- _Exercícios_:
**A.** No texto sobre a poesia de Valter Hugo Mãe, qual é o título do livro que reúne a poesia do autor?
**B.** Transcreva literalmente, do texto sobre a poesia de Valter Hugo Mãe, tudo o que vai desde "Mas são poucos." até "se existe ainda.".

- _Trecho do texto_:
%%

Essa introdução serve para falar do poeta português Valter
Hugo Mãe, do poeta, não do prosador, autor de romances bem aclamados pela
crítica. Crítica? E até nesses romances
é possível encontrar essa poesia sofrível que, ao que tudo indica, reina
soberana em quase todo lugar do planeta. Pelo menos no Brasil, onde vivo
perdido a ouvir a mesma palavras de sempre. Refiro-me à poesia reunida de
Valter Hugo Mãe, “Publicação da mortalidade” (Assírio & Alvim), um livro
que revela que a poesia nem sempre é levada a sério como deveria ser em
qualquer cultura civilizada. Atualmente,
poesia e poeta são coisas raras. É preciso aproveitar o momento de alguma
descoberta da poesia consistente, escrita por poetas que conhecem seu ofício.
Mas são poucos.
Valter Hugo Mãe costuma dizer que a poesia é um sentimento.
Esse é o significado, sem mais nem menos. No caso do Brasil, colocar sentimento
num poema é um crime. Segue-se a cartilha de João Cabral de Melo Neto, para
quem o poema devia ser como uma pedra de gelo. Faz-se um poema colocando um
tijolinho sobre outro tijolinho. Nada de emoção. Poemas feitos com fita métrica,
compasso, fio de prumo e outras coisas que o valham. Endeusado no Brasil, com
seus poemas construídos como se fosse um edifício. Que vá para o inferno, mais
os que o seguem, essa coisa chamada concretismo, que nem sei se existe ainda.
Quem não se beira da poesia – diz Valter Hugo Mãe – não
sente por completo, como se nunca experimentasse a alegria ou a tristeza, a
ansiedade ou a frustração. Está correto. Mais do que correto. É necessário
saber, no entanto, se ele está falando sério. Em entrevista a Severino
Francisco, do jornal Correio Braziliense, de Brasília, VHM afirmou que a poesia
“serve para que nos completemos no conhecimento de nós mesmos e do mundo”. Para
ele, a poesia é um instrumento de revelação: “Sem o poder da palavra poética
estamos algo diminutos na construção de nosso pensamento, de nossa identidade.
Sigo convencido de que é na poesia que reside a maior força de que sou capaz”. Será?
Será mesmo? Seja como for, quem dirá o contrário? Ninguém que de fato conheça
poesia, que saiba o que é poesia, o que a poesia representa na vida do homem
num mundo destroçado e invertido em todos seus valores.

%%

- _Dados fornecidos_:
%%

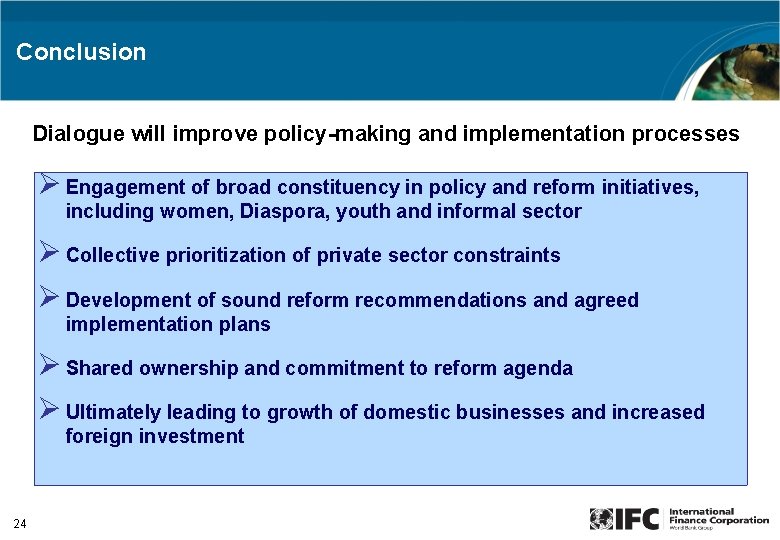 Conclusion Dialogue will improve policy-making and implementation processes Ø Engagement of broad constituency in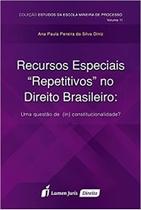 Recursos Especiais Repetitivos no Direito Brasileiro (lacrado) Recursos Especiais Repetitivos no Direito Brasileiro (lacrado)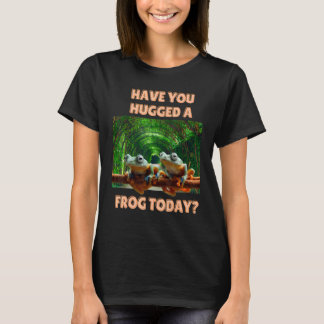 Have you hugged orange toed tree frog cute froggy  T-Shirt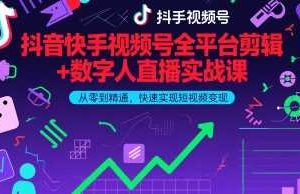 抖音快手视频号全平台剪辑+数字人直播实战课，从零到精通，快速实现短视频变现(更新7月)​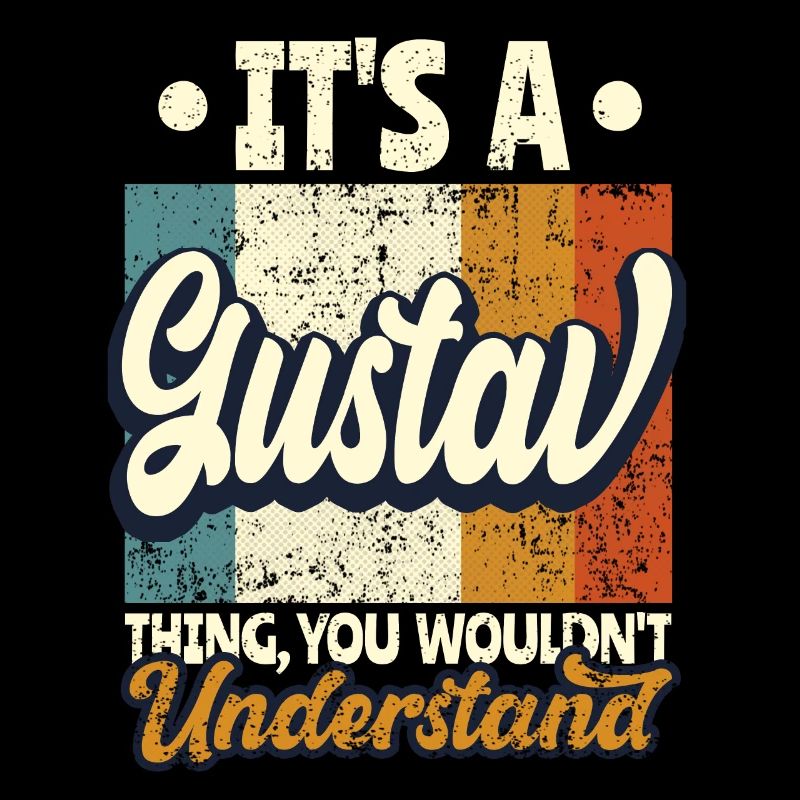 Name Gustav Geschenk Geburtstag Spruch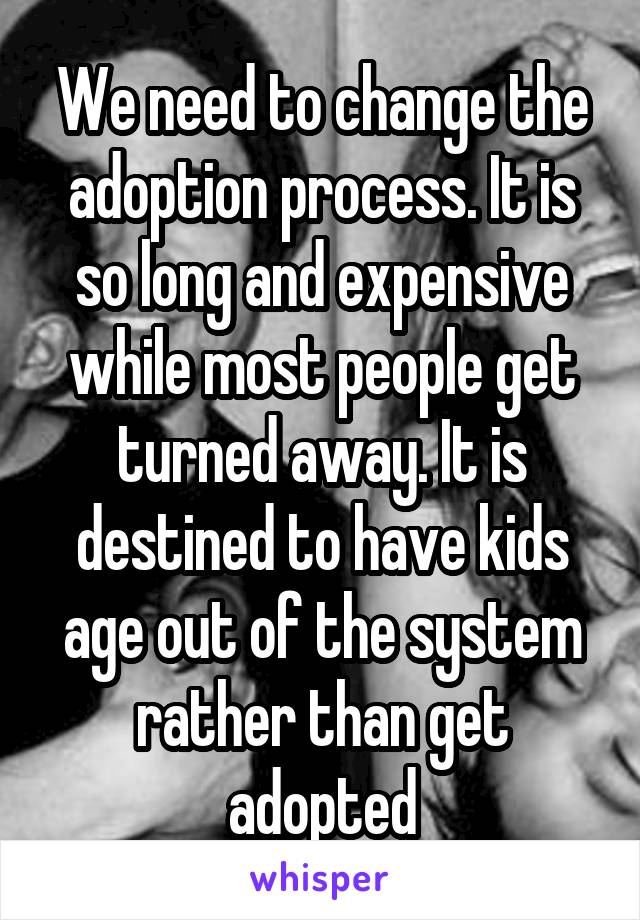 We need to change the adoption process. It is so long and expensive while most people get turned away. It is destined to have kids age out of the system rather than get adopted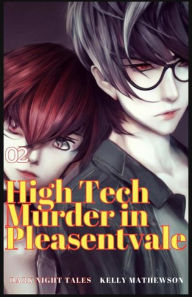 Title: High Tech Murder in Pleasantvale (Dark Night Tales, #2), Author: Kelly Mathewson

%%
%%

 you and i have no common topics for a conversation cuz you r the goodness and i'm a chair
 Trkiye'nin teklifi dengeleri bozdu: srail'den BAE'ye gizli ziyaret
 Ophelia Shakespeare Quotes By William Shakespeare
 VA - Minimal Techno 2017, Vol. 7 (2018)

%%

- _Exercício resolvido_:
**A.** “Publicação da mortalidade” (Assírio & Alvim).

**B.**
Mas são poucos.
Valter Hugo Mãe costuma dizer que a poesia é um sentimento.
Esse é o significado, sem mais nem menos. No caso do Brasil, colocar sentimento
num poema é um crime. Segue-se a cartilha de João Cabral de Melo Neto, para
quem o poema devia ser como uma pedra de gelo. Faz-se um poema colocando um
tijolinho sobre outro tijolinho. Nada de emoção. Poemas feitos com fita métrica,
compasso, fio de prumo e outras coisas que o valham. Endeusado no Brasil, com
seus poemas construídos como se fosse um edifício. Que vá para o inferno, mais
os que o seguem, essa coisa chamada concretismo, que nem sei se existe ainda.